**Instructions to follow**
Below are records to transcribe exactly, without their pictures.

**Raw data**
——
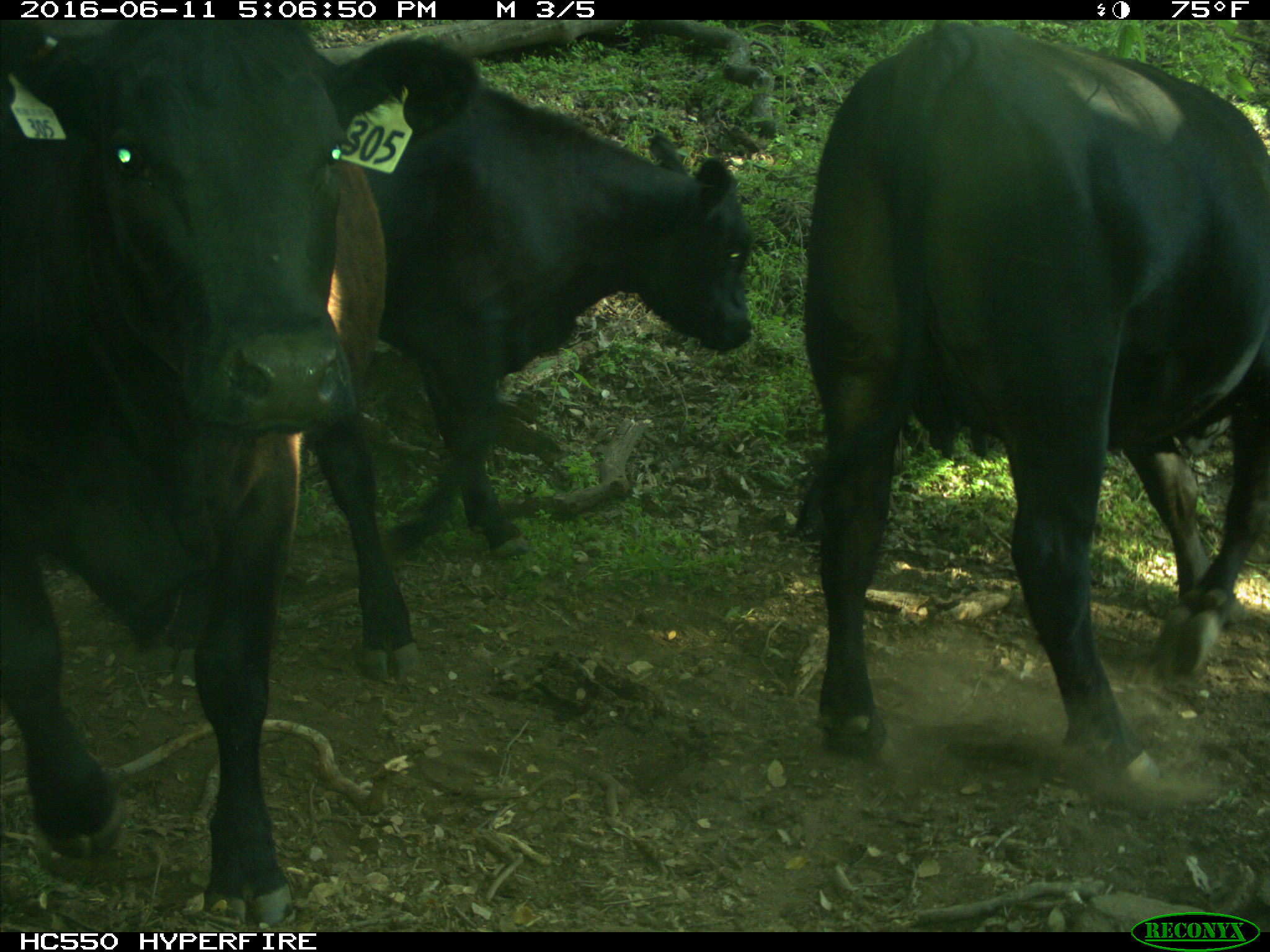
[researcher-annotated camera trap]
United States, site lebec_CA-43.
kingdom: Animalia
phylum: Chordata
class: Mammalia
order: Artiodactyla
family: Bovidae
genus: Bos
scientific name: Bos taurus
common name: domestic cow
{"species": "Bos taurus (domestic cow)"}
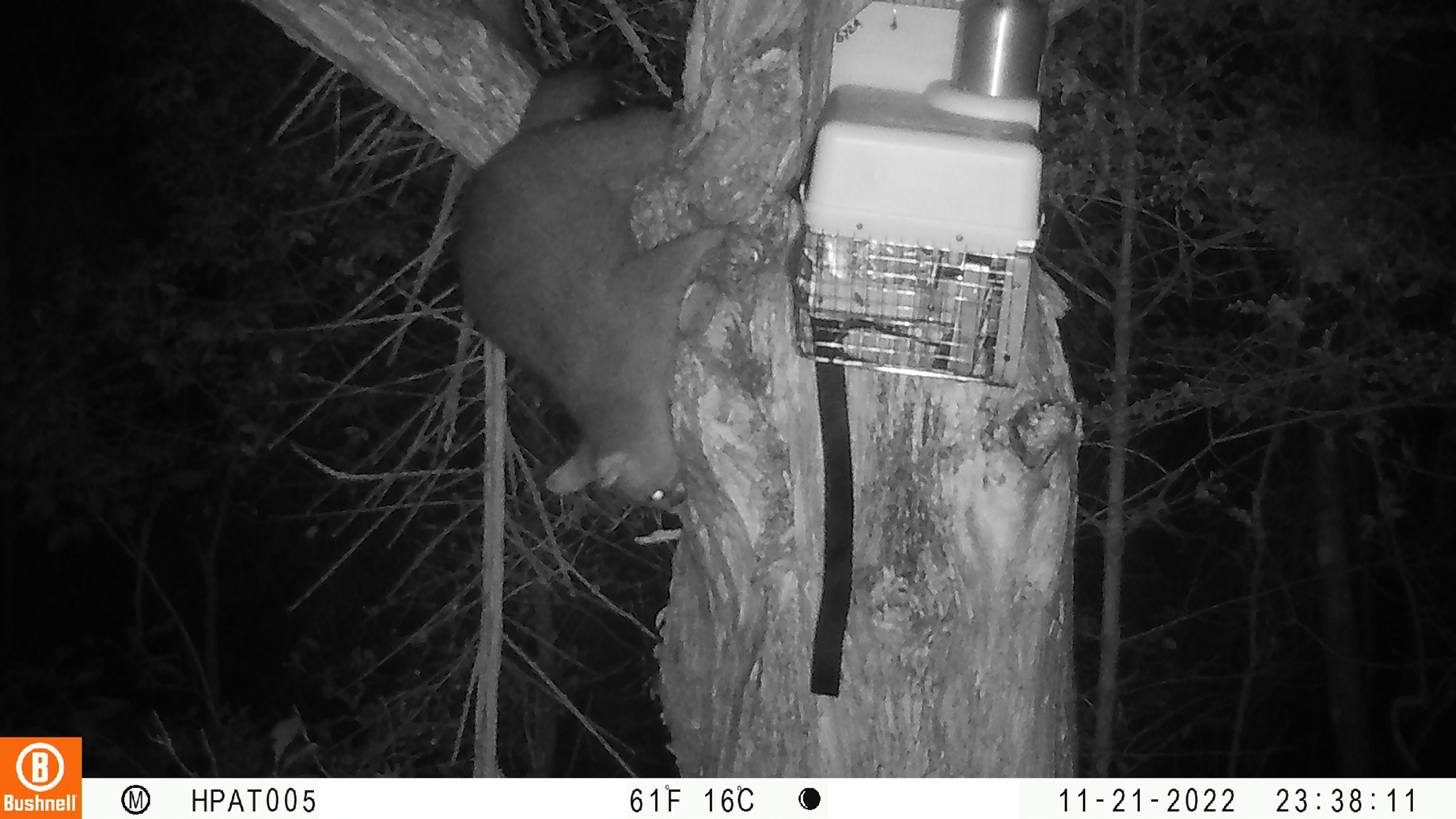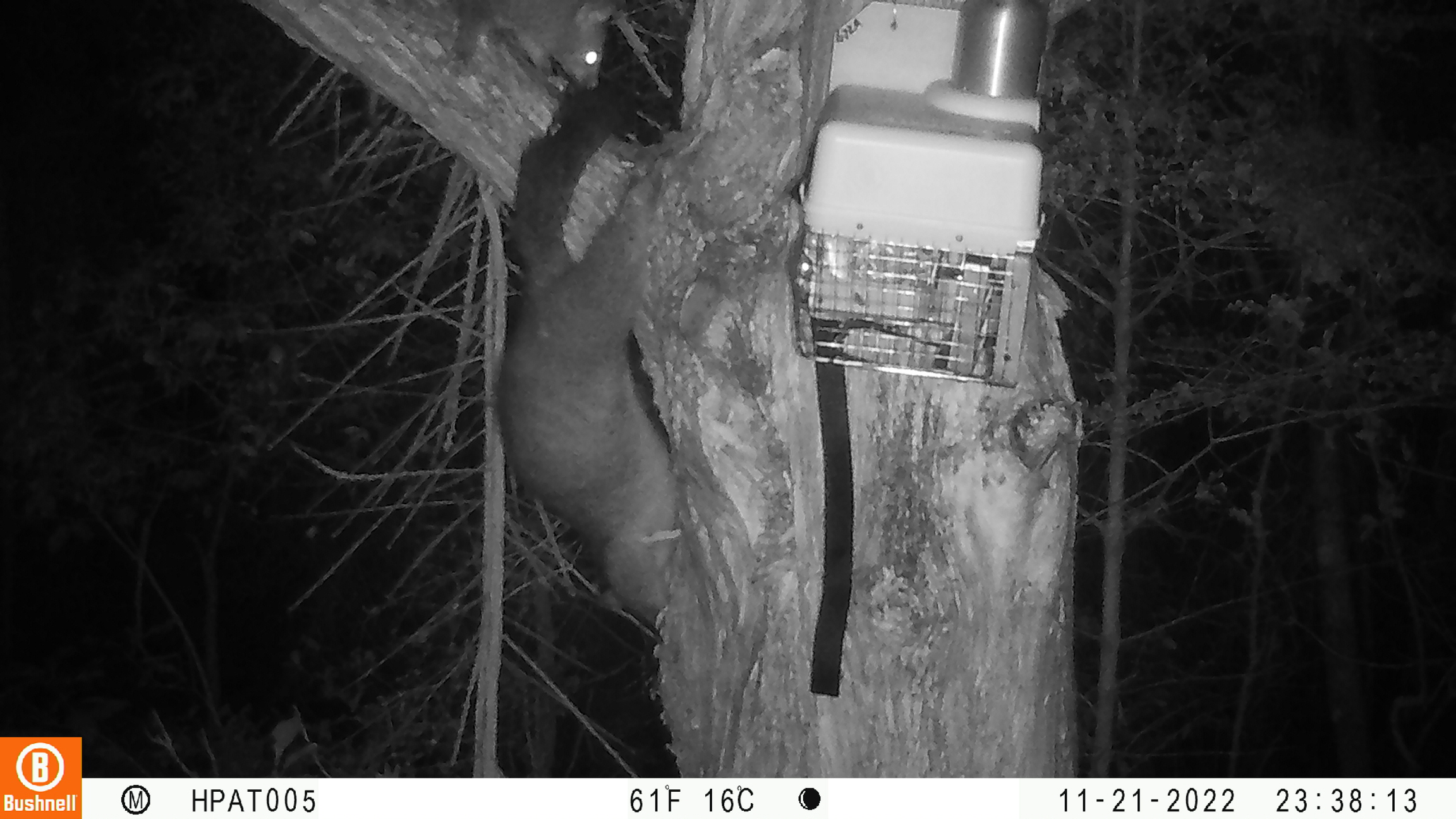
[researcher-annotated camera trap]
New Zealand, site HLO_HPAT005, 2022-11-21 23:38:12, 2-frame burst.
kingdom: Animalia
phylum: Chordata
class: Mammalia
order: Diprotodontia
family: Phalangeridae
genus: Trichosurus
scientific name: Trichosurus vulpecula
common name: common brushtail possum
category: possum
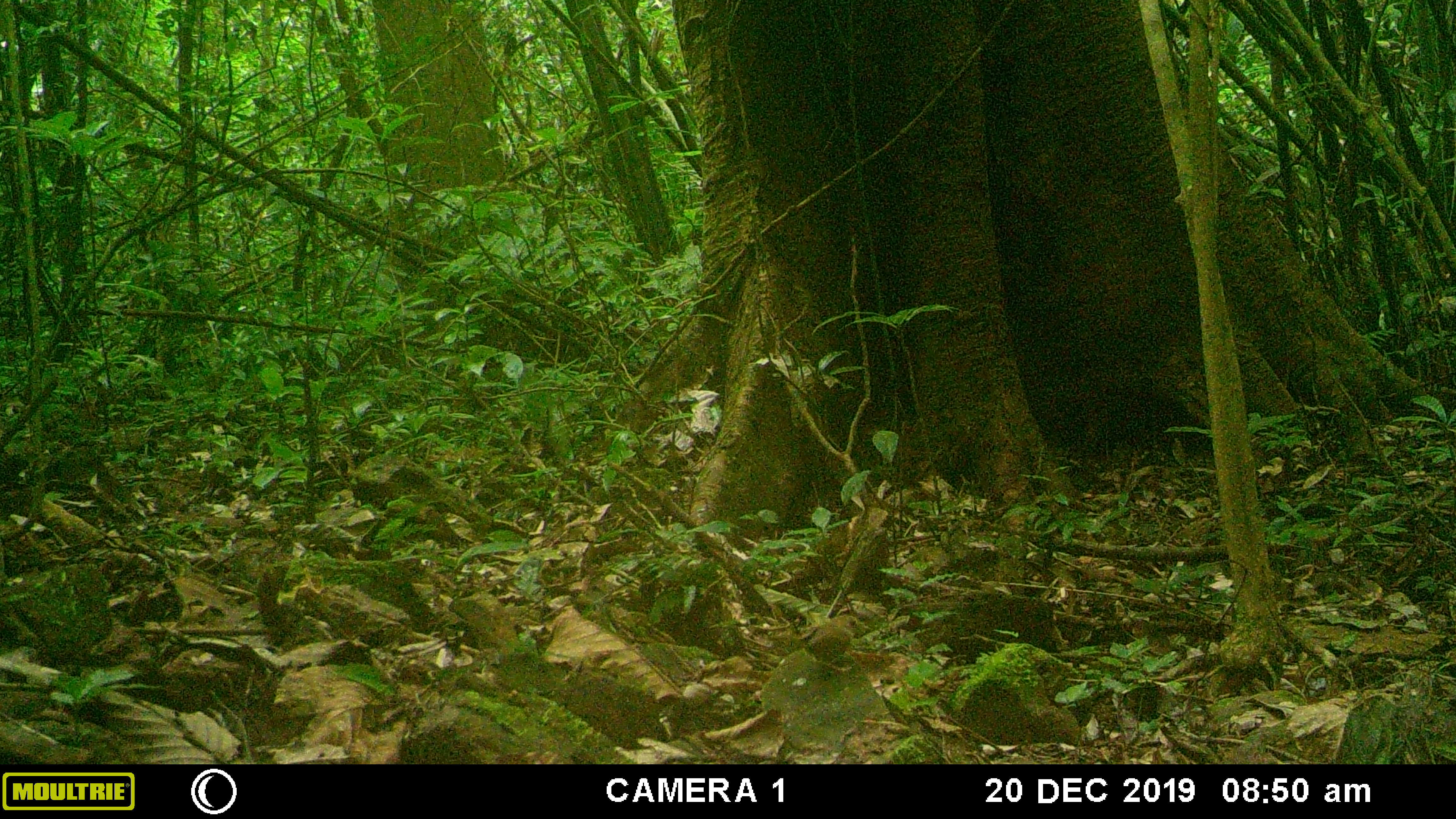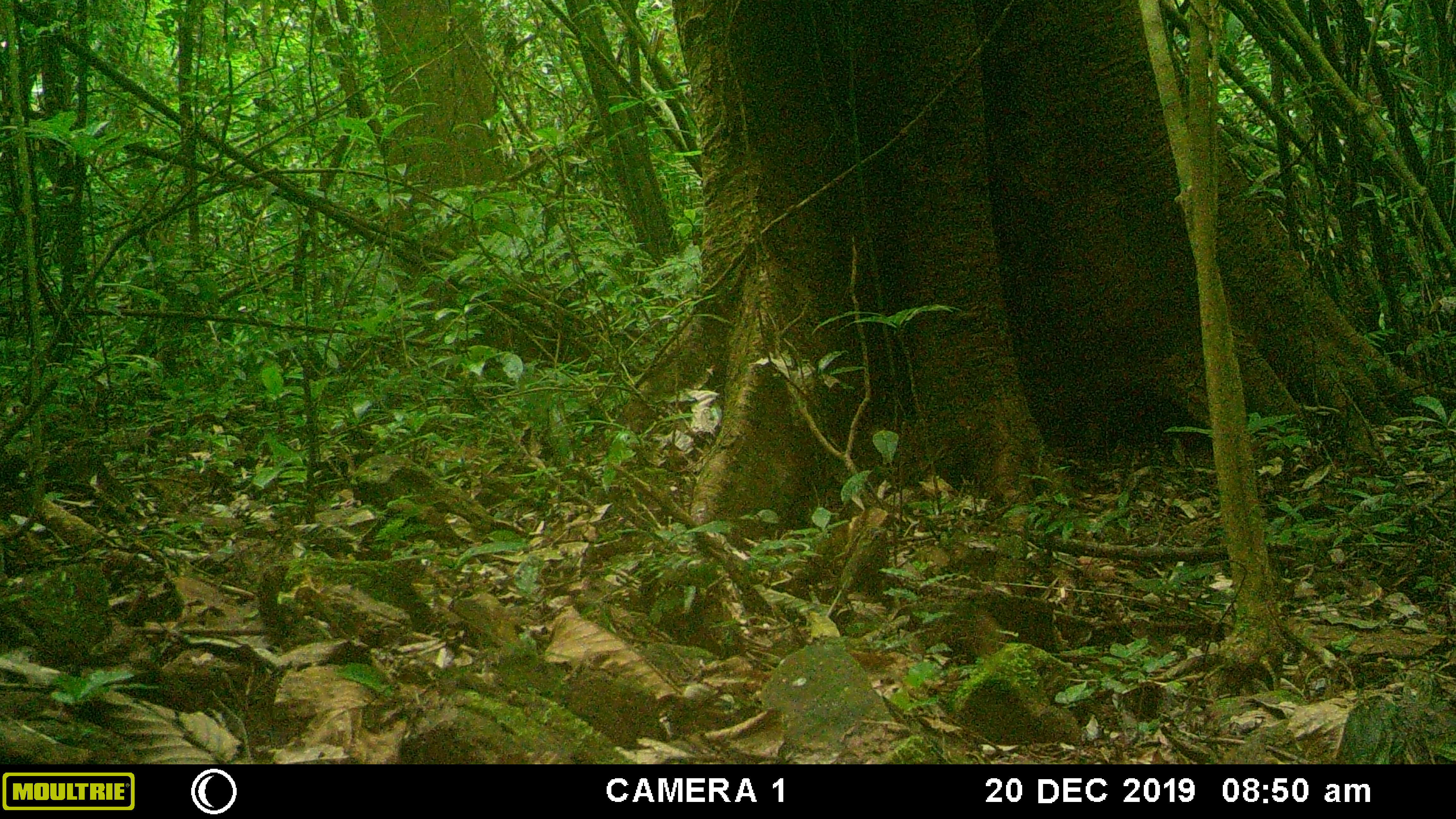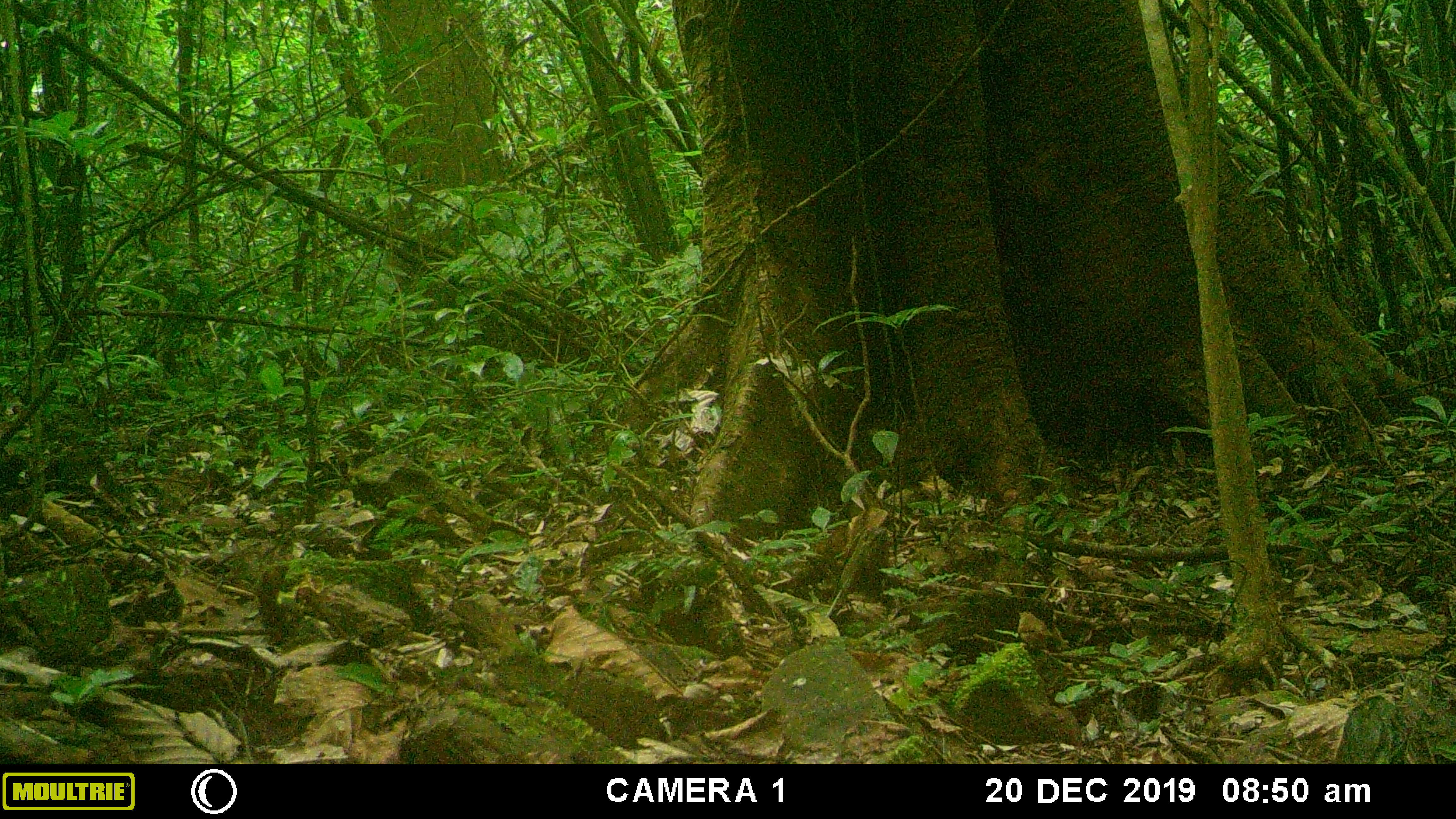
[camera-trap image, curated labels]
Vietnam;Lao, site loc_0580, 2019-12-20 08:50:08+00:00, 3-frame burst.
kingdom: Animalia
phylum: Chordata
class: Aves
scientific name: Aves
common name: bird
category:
——
**Solved problem**
[researcher-annotated camera trap]
United States, site lebec_CA-43.
kingdom: Animalia
phylum: Chordata
class: Mammalia
order: Artiodactyla
family: Bovidae
genus: Bos
scientific name: Bos taurus
common name: domestic cow
{"species": "Bos taurus (domestic cow)"}
[researcher-annotated camera trap]
New Zealand, site HLO_HPAT005, 2022-11-21 23:38:12, 2-frame burst.
kingdom: Animalia
phylum: Chordata
class: Mammalia
order: Diprotodontia
family: Phalangeridae
genus: Trichosurus
scientific name: Trichosurus vulpecula
common name: common brushtail possum
category: possum
[camera-trap image, curated labels]
Vietnam;Lao, site loc_0580, 2019-12-20 08:50:08+00:00, 3-frame burst.
kingdom: Animalia
phylum: Chordata
class: Aves
scientific name: Aves
common name: bird
category:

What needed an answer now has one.